DU BOULOT

PAR ANDRE, ILLUSTRATION DE MANON BABA
LE 16 OCTOBRE 2017

Pour André, “le travail c’est la santé”. Mais il a voulu tout faire. Trop faire


Je m’appelle André. J’ai 43 ans. Je suis diplômé en commerce international, en information et communication, en anglais, en néerlandais et en espagnol.

Je m’étais fixé l’objectif d’être diplômé dans tout ce que j’entreprendrais. Bien que cet objectif ait été atteint, je n’ai jamais réellement trouvé ma place durant mes études.

Ce n’était pas faute d’avoir essayé ! Parallèlement je cumulais un emploi de nuit, une émission de radio hebdomadaire, que j’animais, un journal satirique étudiant, un spectacle… Cela représentait un gros investissement. Je dormais peu. Ma sœur m’a demandé un jour si je me droguais. Eh non, je ne me droguais pas. Rétrospectivement je me dis que c’était probablement ma première phase « up » : cette phase où un bipolaire ne ressent pas la fatigue, est capable de mener de front d’innombrables projets. Mais à cette époque je n’étais pas diagnostiqué.

La première bouffée délirante, je m’en rappelle bien : je suis allé acheter du pain pour les pauvres de Paris que j’avais décidé de nourrir. J’étais désinhibé, je parlais à tout le monde dans la rue. Je multipliais les jeux de mots sans arrêt et je faisais aussi un lien entre mille choses qui n’avaient rien à voir.

On aurait pu facilement abuser de ma bonhomie en me faisant retirer de l’argent. Ca a failli arriver d’ailleurs, lorsque j’ai cru reconnaître dans la rue un ancien professeur de français que j’estimais beaucoup. Je lui avais proposé de retirer de l’argent pour lui. Heureusement je me suis repris à temps. Un éclair de lucidité.

Tout cela se passait durant le week-end. Mes proches me trouvaient un peu étrange mais n’imaginaient pas ce qui se passait. Le lundi je me suis rendu au travail. Je bossais alors dans une des nombreuses startups de l’époque. Je suis allé dans le bureau du PDG pour insérer une disquette dans l’ordinateur qui permettrait de régler tous les problèmes de l’entreprise.
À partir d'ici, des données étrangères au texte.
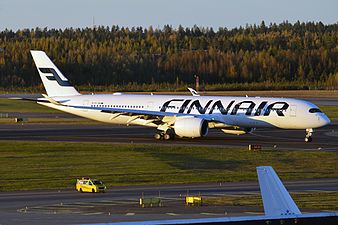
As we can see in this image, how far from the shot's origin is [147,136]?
267ft

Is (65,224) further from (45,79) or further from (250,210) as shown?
(45,79)

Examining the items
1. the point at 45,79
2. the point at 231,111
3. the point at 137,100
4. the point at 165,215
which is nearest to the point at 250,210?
the point at 165,215

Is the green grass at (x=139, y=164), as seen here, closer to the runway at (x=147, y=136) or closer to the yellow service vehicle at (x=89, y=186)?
the yellow service vehicle at (x=89, y=186)

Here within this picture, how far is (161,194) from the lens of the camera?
161 feet

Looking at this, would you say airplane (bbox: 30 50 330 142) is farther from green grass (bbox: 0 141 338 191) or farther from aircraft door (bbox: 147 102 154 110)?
green grass (bbox: 0 141 338 191)

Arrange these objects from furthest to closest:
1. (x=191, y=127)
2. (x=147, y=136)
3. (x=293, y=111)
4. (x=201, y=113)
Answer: (x=147, y=136) → (x=201, y=113) → (x=293, y=111) → (x=191, y=127)

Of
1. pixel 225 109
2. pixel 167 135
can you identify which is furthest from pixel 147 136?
pixel 225 109

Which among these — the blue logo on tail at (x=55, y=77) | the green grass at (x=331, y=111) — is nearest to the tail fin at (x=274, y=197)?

J’étais surinvesti. J’avais pris trop à cœur les problèmes d’organisation, comme s’il m’incombait de les résoudre. Faute de trouver ma place, je tentais d’en occuper une qui n’était pas la mienne. L’entreprise a appelé les pompiers qui m’ont emmené, je suis resté une semaine ou deux en hôpital psychiatrique.

A vrai dire, je ne m’en souviens pas. Avec le temps, il y a beaucoup de choses que j’ai oubliées. C’est ma façon à moi je crois de reprendre le dessus, de me reconnecter avec la partie de moi qui n’est pas malade, bref de me remettre sur la voie du rétablissement.

Plus tard, j’ai compris que cet environnement « startup », particulièrement peu structuré, était chez moi propice au déclenchement de bouffées délirantes.

Le diagnostic

Le diagnostic a été posé en l’an 2000. Je ne me souviens pas de tout mais j’ai donc été diagnostiqué bipolaire.

C’était un cataclysme. Je me sentais incroyablement seul dans cette lutte. En l’an 2000, le trouble psychique n’était pas reconnu comme un handicap. Les médias ne s’étaient pas encore emparé de la bipolarité comme un sujet à la mode, les séries ne montraient pas de héros avec un trouble psychique comme c’est maintenant le cas avec Homeland ou Mr Robot. A l’époque, mon médecin psychiatre m’avait conseillé de n’en parler à personne, ce qui était incroyablement lourd à porter comme secret.

Que me prescrivait-on ? Est-ce que la personne qui me disait de prendre ces médicaments était vraiment compétente ? Que modifiait-on exactement chez moi quand on me disait d’ingérer ces médicaments ? Est-ce que finalement ce n’était pas moi qu’on allait changer ? Moi en tant qu’individu ? En tant que sujet ? Est-ce qu’on n’était pas en train de modifier mon âme ? Je me suis posé toutes ces questions, mais elles ont été balayées par l’essentiel pour moi : protéger mes proches.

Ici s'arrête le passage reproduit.